チャックは他にエリック・クラプトンの「アンプラグド」にも参加している。この中では「nobody knows you when you're down&out」におけるソロも好き。ブルースのスタンダード・ナンバーでもあるので、ブルース・ピアノのお手本のようなソロでもある。きっと非常にしっかりとしたブルースやJAZZの基礎ができている人なのだと思う。このようにジャンルに特化する訳ではなく、確固たる基礎を身に付けた上でどんな曲にでも参加できる人が私は好きなのであり、またそんな奏者になりたいとも思っている。

■Highway Star(From the Album「LIVE IN JAPAN」)/DEEP PURPLE(Keybord:John Load)
ライヴ・イン・ジャパン
リスナーとしても奏者としてもいろんな音楽を巡ってきたのだけど、実は結構根の方にハードロックがあるのよねワシ。このアルバムはロックを聞き始めてかなり初期に購入した1枚。というか、これからロックを聞いていこうと思うきっかけとなった1曲が、中学のお昼休みに校内放送で流れてきたこの「Highway Star」だったんだな実は。

これまで書いてきたキーボード・プレイヤーはみなピアノのプレイが中心だったが、ジョン・ロードだけはオルガン奏者。実際にやってる人にしかわからないのだけど、ピアノとオルガンでは演奏がかなり違う。特にハードロック/メタル系の音楽にピアノはあまり使われなくて、オルガン系がほとんど。

ジョン・ロードの演奏を聴いているといろんな音楽の素養を感じるが、基本的にはクラシックをベースとしたスタイル。スタジオ盤の方のソロはこのクラシック色が強くてあまりおもしろくないのだが、こちらのソロはフレーズもしっかりと立っていて素晴らしい。しかもアイデアが横溢したのか、スタジオ盤の尺の倍を演奏している。

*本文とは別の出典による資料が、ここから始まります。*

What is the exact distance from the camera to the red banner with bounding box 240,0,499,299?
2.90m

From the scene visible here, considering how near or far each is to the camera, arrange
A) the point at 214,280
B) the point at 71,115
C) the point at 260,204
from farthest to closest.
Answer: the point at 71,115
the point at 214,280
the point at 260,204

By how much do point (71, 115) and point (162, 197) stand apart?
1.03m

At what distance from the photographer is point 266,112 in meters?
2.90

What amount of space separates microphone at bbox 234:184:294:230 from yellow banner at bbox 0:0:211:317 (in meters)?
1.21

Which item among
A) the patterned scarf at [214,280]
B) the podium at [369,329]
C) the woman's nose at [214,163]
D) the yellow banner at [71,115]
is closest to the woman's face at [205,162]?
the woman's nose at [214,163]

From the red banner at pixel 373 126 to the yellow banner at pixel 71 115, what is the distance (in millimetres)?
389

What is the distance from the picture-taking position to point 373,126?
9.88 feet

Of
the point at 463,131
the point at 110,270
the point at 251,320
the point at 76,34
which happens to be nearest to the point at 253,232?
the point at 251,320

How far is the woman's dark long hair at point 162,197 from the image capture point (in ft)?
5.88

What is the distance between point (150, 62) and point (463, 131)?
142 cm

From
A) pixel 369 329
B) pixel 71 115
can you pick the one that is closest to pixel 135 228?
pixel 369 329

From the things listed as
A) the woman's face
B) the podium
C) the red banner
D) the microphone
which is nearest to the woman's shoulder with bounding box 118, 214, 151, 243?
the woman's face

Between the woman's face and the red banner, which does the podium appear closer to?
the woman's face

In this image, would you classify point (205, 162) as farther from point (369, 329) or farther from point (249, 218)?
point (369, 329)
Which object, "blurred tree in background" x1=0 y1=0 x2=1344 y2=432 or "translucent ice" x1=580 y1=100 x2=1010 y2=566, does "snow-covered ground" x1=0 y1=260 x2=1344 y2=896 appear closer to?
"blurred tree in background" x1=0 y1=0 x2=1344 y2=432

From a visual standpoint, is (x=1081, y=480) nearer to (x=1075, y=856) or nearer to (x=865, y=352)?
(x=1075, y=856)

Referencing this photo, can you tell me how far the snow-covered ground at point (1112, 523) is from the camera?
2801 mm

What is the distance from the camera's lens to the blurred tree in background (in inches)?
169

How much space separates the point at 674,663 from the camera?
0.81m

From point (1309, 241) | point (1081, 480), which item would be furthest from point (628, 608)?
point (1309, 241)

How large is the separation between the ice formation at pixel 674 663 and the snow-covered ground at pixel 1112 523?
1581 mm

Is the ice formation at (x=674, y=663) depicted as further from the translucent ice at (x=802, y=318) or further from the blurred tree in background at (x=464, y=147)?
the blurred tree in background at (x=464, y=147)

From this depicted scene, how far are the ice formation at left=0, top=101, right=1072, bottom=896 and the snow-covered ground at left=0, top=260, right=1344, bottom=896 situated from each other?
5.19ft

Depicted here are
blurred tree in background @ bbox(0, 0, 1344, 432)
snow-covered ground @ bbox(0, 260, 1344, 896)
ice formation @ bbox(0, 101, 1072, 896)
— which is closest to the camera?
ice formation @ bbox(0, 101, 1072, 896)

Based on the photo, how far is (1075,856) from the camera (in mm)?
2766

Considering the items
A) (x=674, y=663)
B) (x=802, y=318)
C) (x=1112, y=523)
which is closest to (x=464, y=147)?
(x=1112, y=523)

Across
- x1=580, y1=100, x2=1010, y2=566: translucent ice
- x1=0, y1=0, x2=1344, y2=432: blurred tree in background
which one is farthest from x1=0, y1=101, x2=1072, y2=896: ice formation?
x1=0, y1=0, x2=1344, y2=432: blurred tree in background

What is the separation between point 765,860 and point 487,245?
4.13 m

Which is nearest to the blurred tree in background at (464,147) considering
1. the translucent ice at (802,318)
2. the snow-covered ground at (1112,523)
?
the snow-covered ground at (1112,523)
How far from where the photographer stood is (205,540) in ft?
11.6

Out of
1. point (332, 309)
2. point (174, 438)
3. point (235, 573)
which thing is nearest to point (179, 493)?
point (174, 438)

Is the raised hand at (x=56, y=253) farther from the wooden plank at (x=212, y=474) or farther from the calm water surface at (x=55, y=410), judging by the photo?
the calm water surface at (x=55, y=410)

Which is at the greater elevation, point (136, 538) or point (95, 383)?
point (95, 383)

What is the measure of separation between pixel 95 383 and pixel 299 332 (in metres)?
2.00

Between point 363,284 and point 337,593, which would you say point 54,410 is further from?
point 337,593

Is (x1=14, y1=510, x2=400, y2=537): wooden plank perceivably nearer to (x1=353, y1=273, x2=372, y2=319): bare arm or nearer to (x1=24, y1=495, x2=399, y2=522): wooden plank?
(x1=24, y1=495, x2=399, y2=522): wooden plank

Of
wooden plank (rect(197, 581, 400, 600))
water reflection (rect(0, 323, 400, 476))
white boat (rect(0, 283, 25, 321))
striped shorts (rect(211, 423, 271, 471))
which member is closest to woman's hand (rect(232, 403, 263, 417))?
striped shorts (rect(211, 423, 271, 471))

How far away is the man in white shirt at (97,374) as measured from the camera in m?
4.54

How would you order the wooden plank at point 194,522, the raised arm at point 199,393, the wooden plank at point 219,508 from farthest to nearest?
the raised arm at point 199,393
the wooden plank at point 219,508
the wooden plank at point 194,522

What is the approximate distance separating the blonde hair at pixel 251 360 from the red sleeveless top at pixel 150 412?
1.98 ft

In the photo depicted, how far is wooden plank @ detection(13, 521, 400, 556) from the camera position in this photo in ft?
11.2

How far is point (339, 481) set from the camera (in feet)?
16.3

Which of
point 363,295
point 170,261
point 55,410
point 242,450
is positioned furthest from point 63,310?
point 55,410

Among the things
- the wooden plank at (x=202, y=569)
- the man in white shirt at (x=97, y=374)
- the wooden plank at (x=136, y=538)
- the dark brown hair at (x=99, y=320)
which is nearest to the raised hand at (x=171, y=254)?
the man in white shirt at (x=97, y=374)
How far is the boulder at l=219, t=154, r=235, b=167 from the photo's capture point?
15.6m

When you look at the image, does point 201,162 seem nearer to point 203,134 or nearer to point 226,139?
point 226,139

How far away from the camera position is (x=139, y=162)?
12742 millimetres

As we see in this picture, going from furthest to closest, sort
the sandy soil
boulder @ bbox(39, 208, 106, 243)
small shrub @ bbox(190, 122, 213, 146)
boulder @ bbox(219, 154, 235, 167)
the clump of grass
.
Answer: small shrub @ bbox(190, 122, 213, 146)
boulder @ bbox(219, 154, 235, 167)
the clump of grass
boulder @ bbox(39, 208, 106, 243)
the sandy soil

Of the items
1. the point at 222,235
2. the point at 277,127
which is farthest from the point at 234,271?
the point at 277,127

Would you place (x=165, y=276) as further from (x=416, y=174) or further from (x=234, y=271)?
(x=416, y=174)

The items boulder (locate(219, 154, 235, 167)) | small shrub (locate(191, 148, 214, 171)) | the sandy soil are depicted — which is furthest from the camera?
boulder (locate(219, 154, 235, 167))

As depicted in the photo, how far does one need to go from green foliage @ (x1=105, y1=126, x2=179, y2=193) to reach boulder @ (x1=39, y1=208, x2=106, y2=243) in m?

そんな私にとって重要な「Highway Star」だが、30過ぎてようやくセッションなどで演奏できるようになった。ただしキーボードソロの部分は当然ライブ版の方。

■Alone/Bill Evans
Alone
最後は曲ではなくアルバム1枚まるごとを。ビル・エヴァンスの最高傑作と言われる有名アルバムだが、私はこのLPをJAZZピアノのレッスンを始めた頃に、ある人から貰って聞いた。自分と対話するというコンセプトで紡がれたこのアルバムを聞いて、当時の私はえらくシビれた。

一般的にピアニストのソロアルバムであれば、ちゃんと左手(主に低音及び和音)と右手でアンサンブル全体を整えるのが常であるが、このエヴァンスはトリオ・スタイルでの演奏をソロでやっているのである(というのが私の理解。おそらくそんな意図はなかったと思うが)。何が違うかと言うとトリオだとベースがいるので、左手は低音を弾く事はなく和音を要所要所で合いの手のように入れる演奏となる。ちなみに師匠はこの伴奏の仕方を「カウンター」と呼んでいた。

師匠いわく「低音がないから、ちょっと物足りないんだけどね~」だそうである。
今でも年に一度、急に聴きたくなる時があるアルバム。